The first step was to extract the data from the source and for that I had to build a program to do it automatically. It can be found in the folder Software/pollution_data_downloader. This program spawns a browser, navigates to the web form to download the data, fills it according to the given parameters and downloads the data in a downloads folder.

Data Warehouse

Docker has been used in this project so it is easier to reproduce by others.

For storing the data locally I used PostgreSQL as a data warehouse inside a Docker container whose configuration can be found in Software/docker-compose.yml. And the schema was defined using the SQLAlchemy ORM in the Software/data_loader/src/models.py file.

Insert Data

After the data was downloaded and the warehouse model defined the next step was to insert the data into the warehouse applying the right transformations so it conforms to the schema. The code for that can be found in the Software/data_loader folder.

Data Exploration and Machine Learning

The notebooks can be found in the Software/jupyter/notebooks folder. The best model trained was Gradient Boosting using PCA to reduce the dimensionality of the data and applying power transformations to reduce the effect of skewness, having the distributions look more like a normal and reduce the impact of outliers.

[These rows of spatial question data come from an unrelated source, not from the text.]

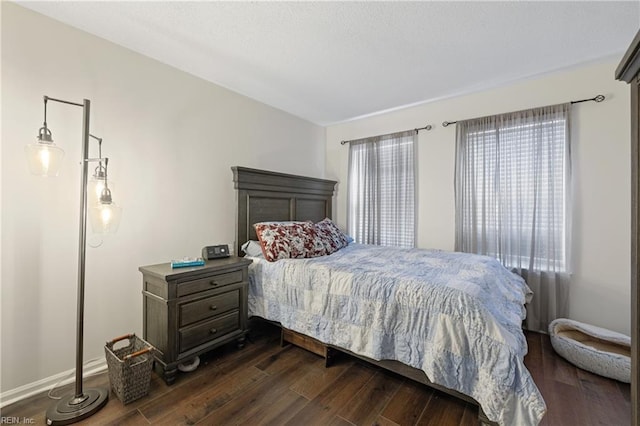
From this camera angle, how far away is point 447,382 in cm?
146

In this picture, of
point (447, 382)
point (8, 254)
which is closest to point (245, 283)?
point (8, 254)

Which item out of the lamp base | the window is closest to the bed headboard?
the lamp base

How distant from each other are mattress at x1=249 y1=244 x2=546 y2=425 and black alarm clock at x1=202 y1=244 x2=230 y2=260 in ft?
0.88

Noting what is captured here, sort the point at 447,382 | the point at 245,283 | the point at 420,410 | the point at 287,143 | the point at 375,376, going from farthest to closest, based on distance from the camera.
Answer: the point at 287,143 < the point at 245,283 < the point at 375,376 < the point at 420,410 < the point at 447,382

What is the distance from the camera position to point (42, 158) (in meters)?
1.43

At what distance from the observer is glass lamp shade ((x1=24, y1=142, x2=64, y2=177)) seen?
4.64 ft

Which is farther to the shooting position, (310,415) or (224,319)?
(224,319)

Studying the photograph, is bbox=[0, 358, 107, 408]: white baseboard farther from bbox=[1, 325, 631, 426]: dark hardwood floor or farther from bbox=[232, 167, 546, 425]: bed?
bbox=[232, 167, 546, 425]: bed

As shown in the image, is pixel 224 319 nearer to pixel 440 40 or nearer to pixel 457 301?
pixel 457 301

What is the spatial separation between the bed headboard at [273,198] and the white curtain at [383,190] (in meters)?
0.48

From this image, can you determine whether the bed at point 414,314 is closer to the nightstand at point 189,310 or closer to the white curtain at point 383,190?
the nightstand at point 189,310

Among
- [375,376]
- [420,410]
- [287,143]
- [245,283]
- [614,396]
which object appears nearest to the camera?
[420,410]

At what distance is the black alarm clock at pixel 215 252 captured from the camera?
234cm

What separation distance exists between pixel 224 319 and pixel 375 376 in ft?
4.01
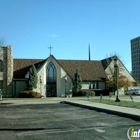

The jupyter server is run inside a Docker container, the configuration can be found in Software/docker-compose.yml

Web application

Finally an API (Software/api) and a web page (Software/webapp) were built to show the latest measures in the system and see the forecasts using the best machine learning model trained.

The API is also run from inside a Docker container and it is also defined in Software/docker-compose.yml.

You can see the app deployed in Heroku with part of the data because it didn't fit in the free PostgreSQL database that they provide.